John Warren, a University of Minnesota sociology professor, spent years researching the correlation between high school exit exams and dropout rates.
He, along with other researchers, speculated that retention — requiring students to repeat a grade — may increase dropout numbers. But no data existed on state retention rates.
In 2009, Warren and sociology graduate student James Saliba decided to measure retention rates in public school students in grades one through eight.
The study, published in the Educational Researcher in November, is the first of its kind to measure retention rate by state rather than nationwide.
Warren said retention rates are guided by state education policies and there’s no federal policy on it. According to Warren, the national-level estimates are insufficient.
“Local and state policies affect the rates, so there’s no reason to think that they’re similar across states, and it turns out they’re not,” he said. “It’s really something that varies from state to state.”
The research was the first to use a mathematical data collection strategy. According to the University News Service, it’s also the first to use the U.S. Department of Education’s Common Core of Data — a program that collects annual data on public schools in the U.S.
The study found that, in general, the rate of retention is highest among first grade students, but overall varies from state to state.
“I think first grade is kind of a formative year, it’s where you begin to do the building blocks of reading and math and it’s always hard to tell when a kid is ready to move on,” Warren said. “I think there is a sentiment, right or wrong, that it might do some good to hold a kid back in first grade to help them build those foundational skills.”
Despite the new technique, the study concedes that the data collection model is most accurate when used to measure retention in first through eighth grades rather than high school grades, which often rely on credit load to determine year in school.

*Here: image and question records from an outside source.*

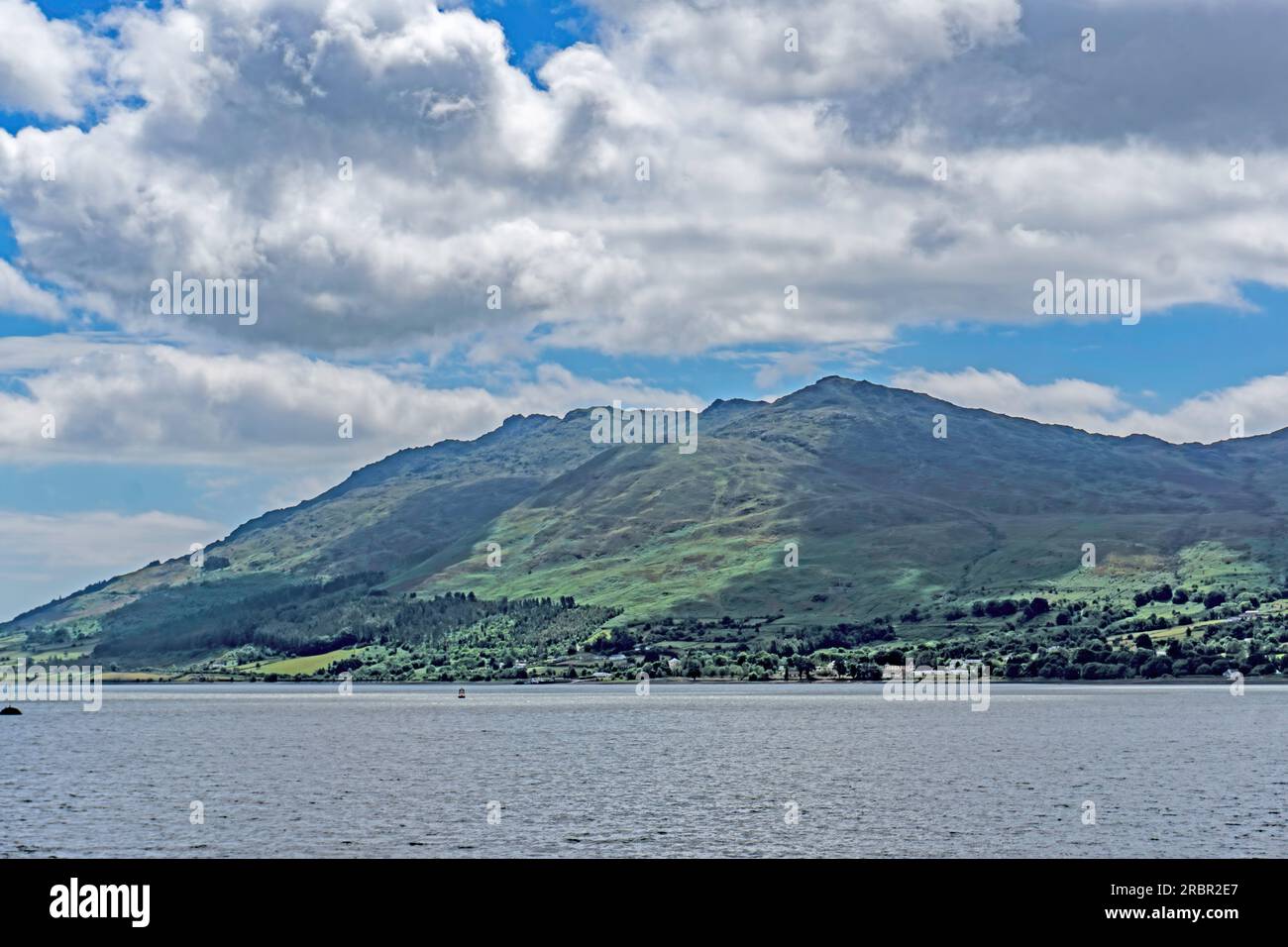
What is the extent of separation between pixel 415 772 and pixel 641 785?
106ft

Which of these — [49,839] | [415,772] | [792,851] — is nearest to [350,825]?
[49,839]

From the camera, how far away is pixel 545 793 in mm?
134500

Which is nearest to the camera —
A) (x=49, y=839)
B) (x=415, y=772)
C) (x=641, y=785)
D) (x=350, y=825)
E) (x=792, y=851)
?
(x=792, y=851)

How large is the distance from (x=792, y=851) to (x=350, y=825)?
37912 mm
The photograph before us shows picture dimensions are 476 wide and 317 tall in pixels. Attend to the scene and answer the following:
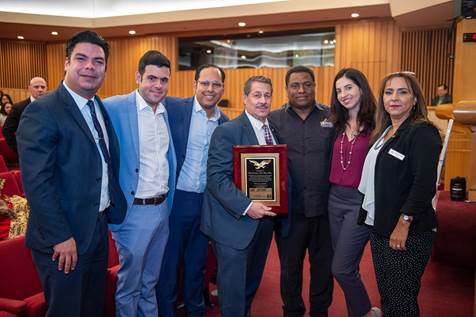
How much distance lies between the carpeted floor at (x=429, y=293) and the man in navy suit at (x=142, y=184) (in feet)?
2.87

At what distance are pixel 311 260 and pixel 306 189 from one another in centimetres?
54

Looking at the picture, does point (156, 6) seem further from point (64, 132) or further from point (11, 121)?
point (64, 132)

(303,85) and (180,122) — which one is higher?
(303,85)

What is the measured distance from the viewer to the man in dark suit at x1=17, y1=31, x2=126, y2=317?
190cm

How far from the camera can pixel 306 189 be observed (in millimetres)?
2965

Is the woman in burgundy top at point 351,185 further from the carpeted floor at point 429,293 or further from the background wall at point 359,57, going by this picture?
the background wall at point 359,57

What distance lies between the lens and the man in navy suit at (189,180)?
2.98m

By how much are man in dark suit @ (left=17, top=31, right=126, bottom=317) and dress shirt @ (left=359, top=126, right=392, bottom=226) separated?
1.39 metres

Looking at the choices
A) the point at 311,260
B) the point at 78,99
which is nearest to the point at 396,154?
the point at 311,260

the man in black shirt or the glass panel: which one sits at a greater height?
the glass panel

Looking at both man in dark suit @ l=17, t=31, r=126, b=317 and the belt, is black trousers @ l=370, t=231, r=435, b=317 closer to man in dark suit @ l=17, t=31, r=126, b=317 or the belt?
the belt

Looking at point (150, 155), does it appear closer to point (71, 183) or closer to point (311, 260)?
point (71, 183)

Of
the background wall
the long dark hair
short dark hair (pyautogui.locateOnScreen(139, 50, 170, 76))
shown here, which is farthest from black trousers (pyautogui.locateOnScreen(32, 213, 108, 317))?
the background wall

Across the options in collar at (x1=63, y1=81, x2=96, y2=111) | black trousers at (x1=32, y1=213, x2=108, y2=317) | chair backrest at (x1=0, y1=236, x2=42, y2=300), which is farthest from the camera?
chair backrest at (x1=0, y1=236, x2=42, y2=300)
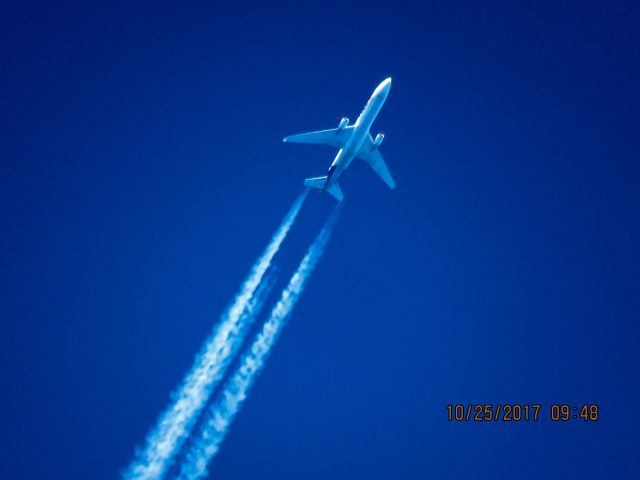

This can make grade placement difficult. A student may be in his or her sophomore year of high school, for example, but a junior in terms of credits earned.
“There is sometimes a difference between what a school administratively classifies a student as compared to what a student would think of themselves as,” Warren said.
Warren said he hopes future research will look into this conflict and find ways to measure retention rates in high school. He said he also would like to see researchers examine retention rates across social groups and analyze data over a longer period of time.
“I hope I look back in several years,” he said, “and a lot people have published improvements on what we’ve done.”